Question

The number of solutions of \[{x_1} + {x_2} + {x_3} = 51\]( \[\left( {{x_1},{x_2},{x_3}} \right)\] being odd natural numbers) is

A.\[300\]

B.\[325\]

C.\[330\]

D.\[350\]

Answer 1

Hint: Let the odd natural number be in the forms of \[2a + 1,2b + 1,2c + 1\], where a, b, c are the natural numbers. Hence, we can change \[\left( {{x_1},{x_2},{x_3}} \right)\] variables with the above formed variables. And hence we can apply the concept of permutation and combination as when r things are to be distributed among n particular persons then the formula applied is \[^{n + r - 1}{C_{r - 1}}\]. Hence, finally expand the value of \[^{n + r - 1}{C_{r - 1}}\]by using the formula of \[^n{C_r} = \dfrac{{n!}}{{r!\left( {n - r} \right)!}}\].

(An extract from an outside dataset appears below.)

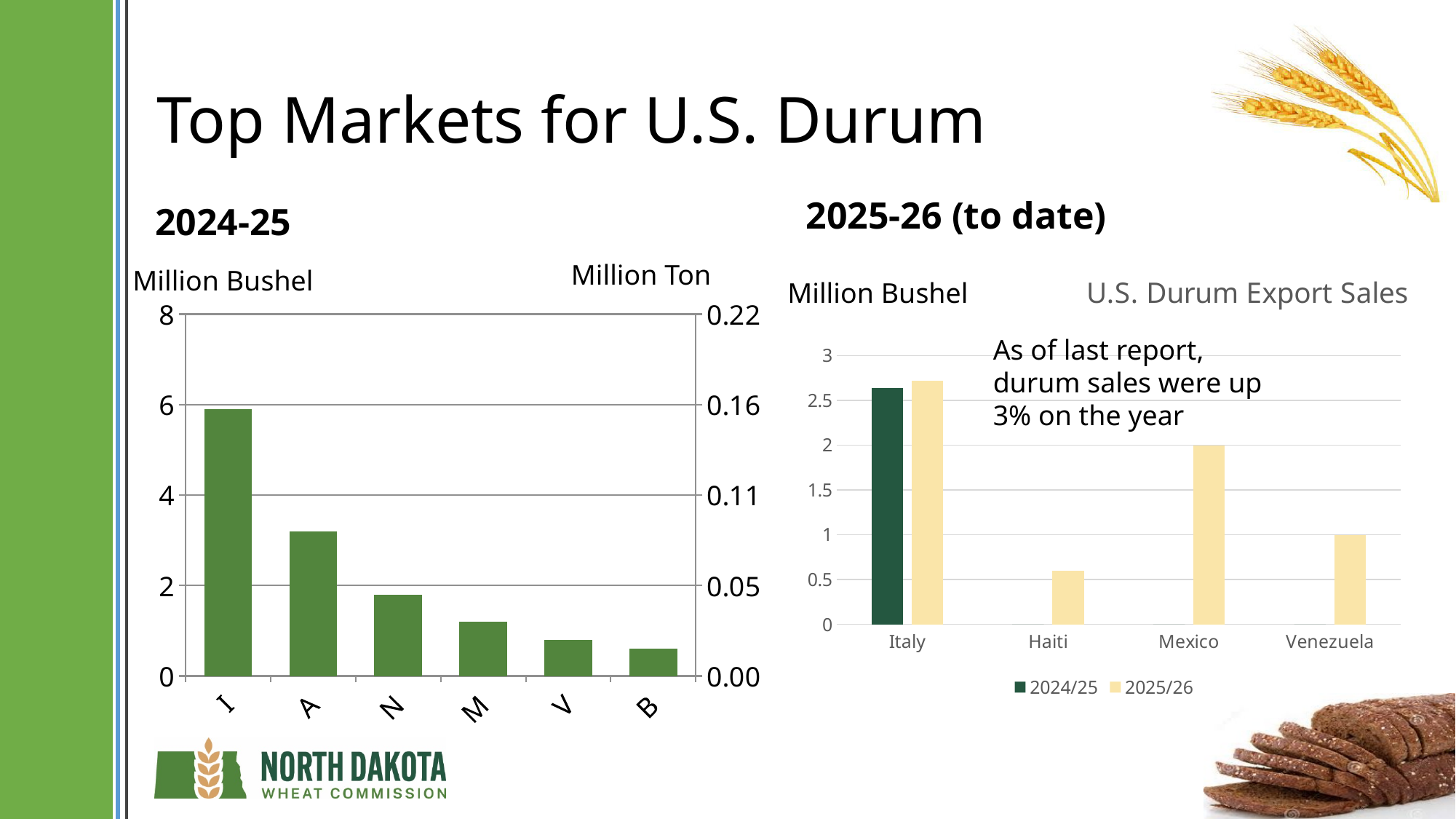
On the U.S. Durum Export Sales chart on the right, how many series does the legend list? 2 On the 2024-25 chart on the left, which category has the highest value? I On the U.S. Durum Export Sales chart on the right, is the 2025/26 value for Haiti greater or less than 1 million bushels? less On the 2024-25 chart on the left, is the value for N greater or less than 2 million bushels? less On the 2024-25 chart on the left, which category has the lowest value? B What kind of chart is the 2024-25 chart on the left? bar chart On the 2024-25 chart on the left, do the values rise or fall from left to right along the x axis? fall How many categories are shown on the 2024-25 chart on the left? 6 On the U.S. Durum Export Sales chart on the right, which country has the lowest 2025/26 value? Haiti On the U.S. Durum Export Sales chart on the right, how many countries are shown on the x axis? 4 On the 2024-25 chart on the left, is the value for I greater or less than 4 million bushels? greater On the U.S. Durum Export Sales chart on the right, which country has the highest 2025/26 value? Italy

Complete step-by-step answer:
As per the given, the equation is \[{x_1} + {x_2} + {x_3} = 51\]( \[\left( {{x_1},{x_2},{x_3}} \right)\] being odd natural numbers)
Let the odd numbers be \[2a + 1,2b + 1,2c + 1\], respectively.
Substituting the values of all the odd numbers in \[{x_1} + {x_2} + {x_3} = 51\] equation as
\[ \Rightarrow 2a + 1 + 2b + 1 + 2c + 1 = 51\]
On simplifying the equation,
\[ \Rightarrow 2a + 2b + 2c = 48\]
Now on dividing the equation by 2 and on simplifying the above equation we get,
\[a + b + c = \dfrac{{48}}{2} = 24\]
Now, as we know have to distribute \[24\] things among \[3\] particulars quantities,
So now applying the concept that when r things is to be distributed among n particular persons then the formula applied is \[^{n + r - 1}{C_{r - 1}}\]. So here \[n = 24,r = 3\]
On substituting the value, in the above equation, we get,
\[{ \Rightarrow ^{24 + 3 - 1}}{C_{3 - 1}}{ = ^{26}}{C_2}\]
So, on expanding the above expression using the formula of \[^n{C_r} = \dfrac{{n!}}{{r!\left( {n - r} \right)!}}\],
\[{ \Rightarrow ^{26}}{C_2} = \dfrac{{26!}}{{2!\left( {24} \right)!}}\]
Hence, on simplifying we get,
\[{ \Rightarrow ^{26}}{C_2}\]\[ = \dfrac{{26 \times 25 \times 24!}}{{2!\left( {24} \right)!}}\]
On cancellation of common terms we get,

\[{ \Rightarrow ^{26}}{C_2}\]\[ = \dfrac{{26 \times 25}}{2}\]
On further simplification we get,
\[{ \Rightarrow ^{26}}{C_2}\]\[ = 13 \times 25\]
On multiplication we get,
\[{ \Rightarrow ^{26}}{C_2}\]\[ = 325\]
Hence the number of solutions of \[{x_1} + {x_2} + {x_3} = 51\] where \[\left( {{x_1},{x_2},{x_3}} \right)\] being odd natural numbers, are \[325\].
Hence, option (B) is our correct answer.

Note: Number of ways in which n identical things can be divided into r groups, if blank groups are allowed (here groups are numbered, i.e., distinct)
\[ = \]Number of ways in which n identical things can be distributed among r persons, each one of them can receive \[0,1,2\] or more items
\[{ = ^{n + r - 1}}{C_{r - 1}}\]
Hence, remember the expansion of formula and calculate the equation properly.